◆ What you should do: Swap "farther" for "further" in the listing, starting at the line that contains "Relative to the" and ending at the end of the listing. Return only those lines with nothing else changed, and omit the pictures.
□ □ □
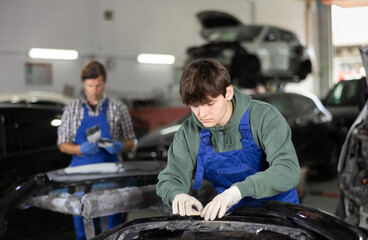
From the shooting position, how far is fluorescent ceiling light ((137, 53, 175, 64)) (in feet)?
40.1

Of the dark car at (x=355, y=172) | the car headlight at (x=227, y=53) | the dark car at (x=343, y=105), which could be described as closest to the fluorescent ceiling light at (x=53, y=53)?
the car headlight at (x=227, y=53)

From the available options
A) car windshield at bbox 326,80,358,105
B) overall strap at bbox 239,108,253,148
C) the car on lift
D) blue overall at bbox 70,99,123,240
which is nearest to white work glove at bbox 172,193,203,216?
overall strap at bbox 239,108,253,148

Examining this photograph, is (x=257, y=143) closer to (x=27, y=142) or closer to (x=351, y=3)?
(x=27, y=142)

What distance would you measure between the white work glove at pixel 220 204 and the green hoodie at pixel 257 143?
0.12 feet

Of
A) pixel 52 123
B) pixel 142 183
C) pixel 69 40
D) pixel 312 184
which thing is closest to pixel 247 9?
pixel 69 40

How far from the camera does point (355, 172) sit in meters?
3.74

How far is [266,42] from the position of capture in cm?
1083

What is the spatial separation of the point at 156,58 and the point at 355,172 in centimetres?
926

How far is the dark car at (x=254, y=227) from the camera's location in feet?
5.33

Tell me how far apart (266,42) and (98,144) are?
326 inches

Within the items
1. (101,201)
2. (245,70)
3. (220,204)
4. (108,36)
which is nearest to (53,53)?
(108,36)

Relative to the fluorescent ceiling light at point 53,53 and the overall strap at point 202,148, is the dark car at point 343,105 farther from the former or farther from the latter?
the fluorescent ceiling light at point 53,53

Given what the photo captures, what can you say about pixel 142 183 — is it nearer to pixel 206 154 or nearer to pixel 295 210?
pixel 206 154

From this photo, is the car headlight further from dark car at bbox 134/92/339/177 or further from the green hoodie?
the green hoodie
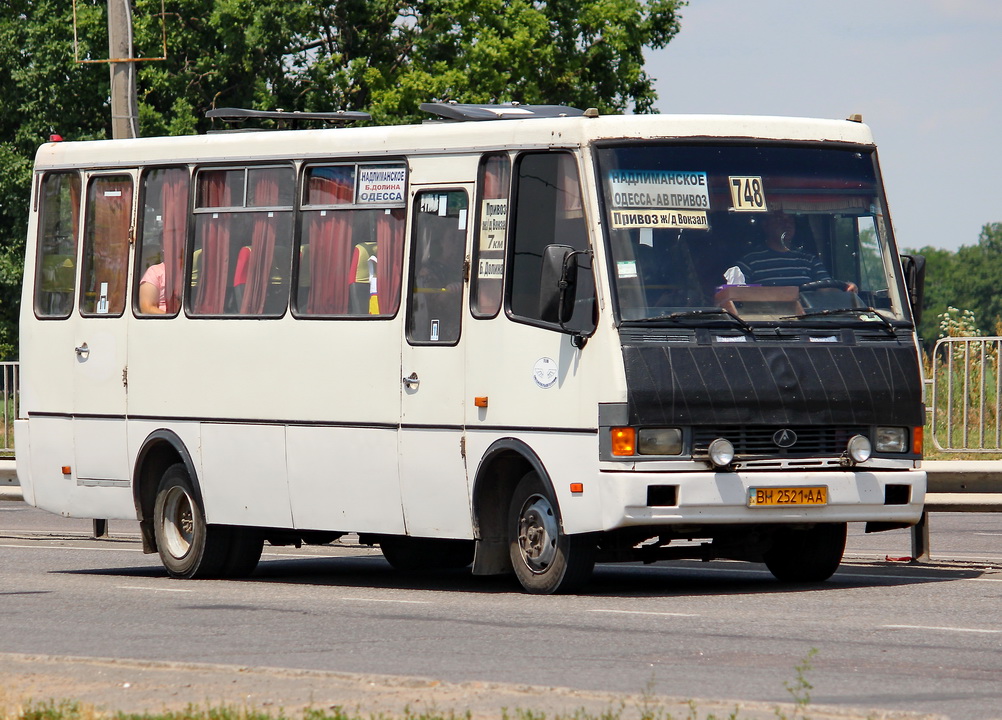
□ □ □
◆ Exercise answer:
Relative to the fluorescent ceiling light at point 53,53 and the overall strap at point 202,148, is the dark car at point 343,105 further from the former or further from the latter?
the fluorescent ceiling light at point 53,53

Given what the photo captures, what can you say about pixel 142 183 — is it nearer to pixel 206 154 or nearer to pixel 295 210?
pixel 206 154

From this photo, is the car headlight further from dark car at bbox 134/92/339/177 or further from the green hoodie?
the green hoodie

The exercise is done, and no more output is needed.